[DOCUMENT SEGMENT Boundary: Start]

These metrics help us refine our assertion set over time, aiming to catch more bad outputs while avoiding false alarms on good ones

In [None]:
def calculate_metrics(assertion_results: Dict[str, List[Tuple[int, int, str]]]) -> Dict[str, Dict[str, Union[float, str]]]:
    metrics = {}
    
    for assertion, results in assertion_results.items():
        total_outputs = len(results)
        total_bad = sum(1 for _, human_annotation, _ in results if human_annotation == 0)
        total_good = total_outputs - total_bad

        passes = sum(1 for score, _, _ in results if score == 1)
        fails = total_outputs - passes
        fails_on_bad = sum(1 for score, human_annotation, _ in results if human_annotation == 0 and score == 0)
        fails_on_good = sum(1 for score, human_annotation, _ in results if human_annotation == 1 and score == 0)

        selectivity = passes / total_outputs if total_outputs > 0 else 0
        coverage = fails_on_bad / total_bad if total_bad > 0 else 1  # If no bad outputs, perfect coverage
        ffr = fails_on_good / total_good if total_good > 0 else 0  # If no good outputs, no false failures

        # Calculate alignment
        if coverage + (1 - ffr) > 0:
            alignment = 2 * (coverage * (1 - ffr)) / (coverage + (1 - ffr))
        else:
            alignment = 0

        # Get the evaluation type (assuming it's consistent for all results of this assertion)
        eval_type = results[0][2] if results else "unknown"

        metrics[assertion] = {
            "type": eval_type,
            "selectivity": selectivity,
            "coverage": coverage,
            "ffr": ffr,
            "alignment": alignment,
            "total_outputs": total_outputs,
            "total_good": total_good,
            "total_bad": total_bad,
            "passes": passes,
            "fails": fails,
            "fails_on_bad": fails_on_bad,
            "fails_on_good": fails_on_good
        }

    return metrics

In [None]:
# Calculate metrics
metrics = calculate_metrics(assertion_results)
print("Assertion metrics:", json.dumps(metrics, indent=2))

In [None]:
def select_best_assertions(
    metrics: Dict[str, Dict[str, Union[float, str]]],
    num_llm_tests: int = None,
    num_code_tests: int = None,
    alignment_threshold: float = None
) -> Dict[str, str]:
    best_assertions = {}
    
    # First, filter assertions based on the alignment threshold
    if alignment_threshold is not None:
        filtered_metrics = {
            a: m for a, m in metrics.items() 
            if m['alignment'] >= alignment_threshold
        }
    else:
        filtered_metrics = metrics
    
    # Separate assertions by type
    llm_assertions = [a for a, m in filtered_metrics.items() if m['type'] == 'llm']
    code_assertions = [a for a, m in filtered_metrics.items() if m['type'] == 'python']
    
    # Sort assertions by alignment score
    llm_assertions.sort(key=lambda a: filtered_metrics[a]['alignment'], reverse=True)
    code_assertions.sort(key=lambda a: filtered_metrics[a]['alignment'], reverse=True)
    
    # Select top N assertions for each type
    if num_llm_tests is not None:
        best_assertions.update({a: 'llm' for a in llm_assertions[:num_llm_tests]})

[DOCUMENT SEGMENT Boundary: End]

EXERCISE SET:
1. Answer these questions using the code excerpt, giving each answer on its own line:
(a) What value does coverage take when there are no bad outputs?
(b) Which type string identifies code assertions in select_best_assertions?
(c) What is the default value of alignment_threshold?
2. Transcribe everything in the code excerpt from "fails = total_outputs" down to "(coverage + (1 - ffr))", changing nothing.

[DATASET ENTRIES Boundary: Start]

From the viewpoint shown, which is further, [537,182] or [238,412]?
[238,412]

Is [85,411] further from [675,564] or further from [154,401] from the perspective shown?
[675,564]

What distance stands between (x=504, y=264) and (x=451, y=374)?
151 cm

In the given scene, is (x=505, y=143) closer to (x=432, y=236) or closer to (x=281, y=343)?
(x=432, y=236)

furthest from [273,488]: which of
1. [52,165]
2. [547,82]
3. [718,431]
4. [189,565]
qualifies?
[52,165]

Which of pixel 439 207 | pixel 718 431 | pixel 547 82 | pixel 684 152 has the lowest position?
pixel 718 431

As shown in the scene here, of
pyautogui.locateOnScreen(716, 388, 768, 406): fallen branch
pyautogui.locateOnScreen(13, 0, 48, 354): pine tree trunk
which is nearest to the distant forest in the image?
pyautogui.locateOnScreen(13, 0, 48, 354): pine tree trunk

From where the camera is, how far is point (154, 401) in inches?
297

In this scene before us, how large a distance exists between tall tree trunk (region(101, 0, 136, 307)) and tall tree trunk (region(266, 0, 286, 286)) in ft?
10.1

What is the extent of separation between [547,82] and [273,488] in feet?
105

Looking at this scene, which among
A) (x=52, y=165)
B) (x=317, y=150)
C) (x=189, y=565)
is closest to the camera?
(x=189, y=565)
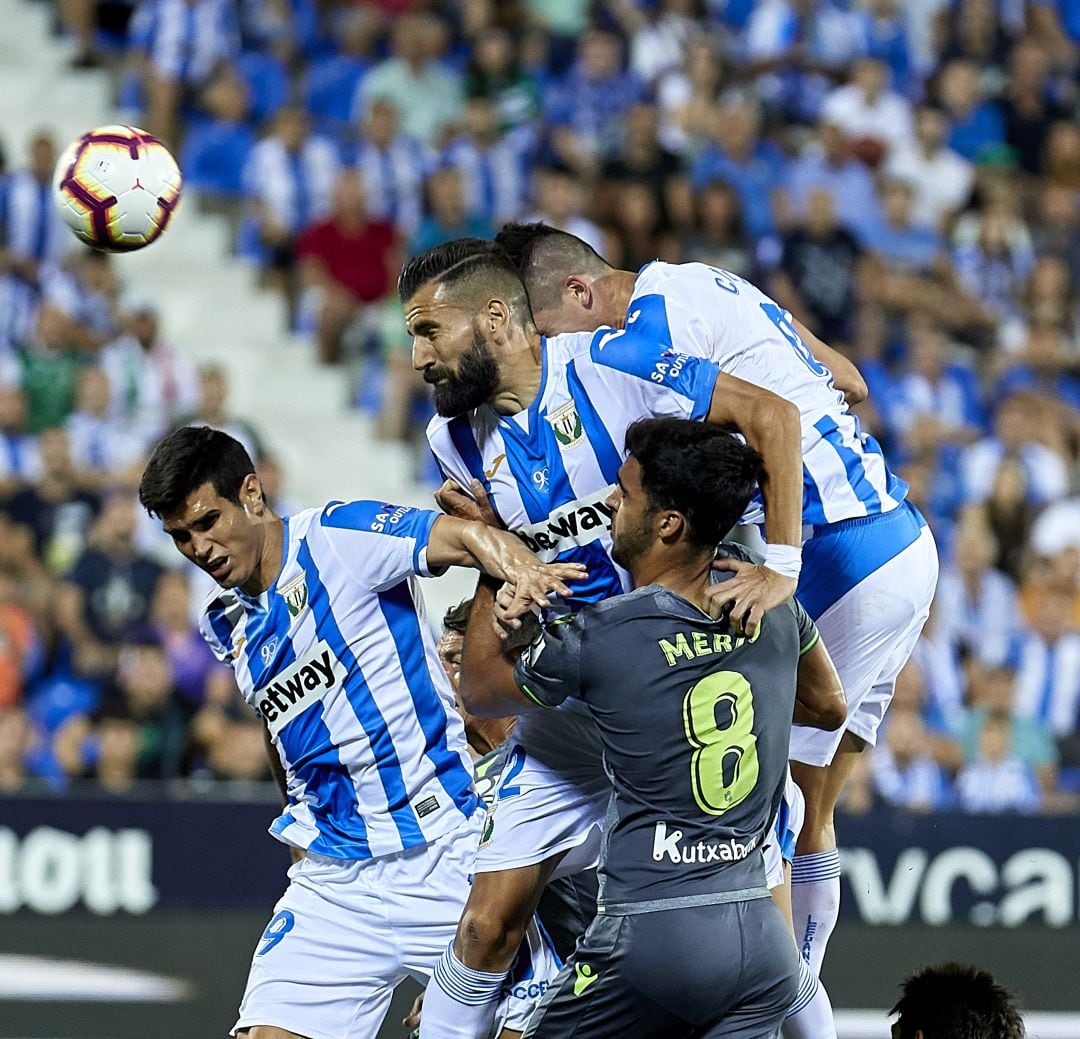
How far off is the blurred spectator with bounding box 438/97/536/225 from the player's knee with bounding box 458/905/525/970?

[DATASET ENTRIES Boundary: End]

ANSWERS TO EACH TASK:
1.
(a) 1
(b) 'python'
(c) None

2.
fails = total_outputs - passes
        fails_on_bad = sum(1 for score, human_annotation, _ in results if human_annotation == 0 and score == 0)
        fails_on_good = sum(1 for score, human_annotation, _ in results if human_annotation == 1 and score == 0)

        selectivity = passes / total_outputs if total_outputs > 0 else 0
        coverage = fails_on_bad / total_bad if total_bad > 0 else 1  # If no bad outputs, perfect coverage
        ffr = fails_on_good / total_good if total_good > 0 else 0  # If no good outputs, no false failures

        # Calculate alignment
        if coverage + (1 - ffr) > 0:
            alignment = 2 * (coverage * (1 - ffr)) / (coverage + (1 - ffr))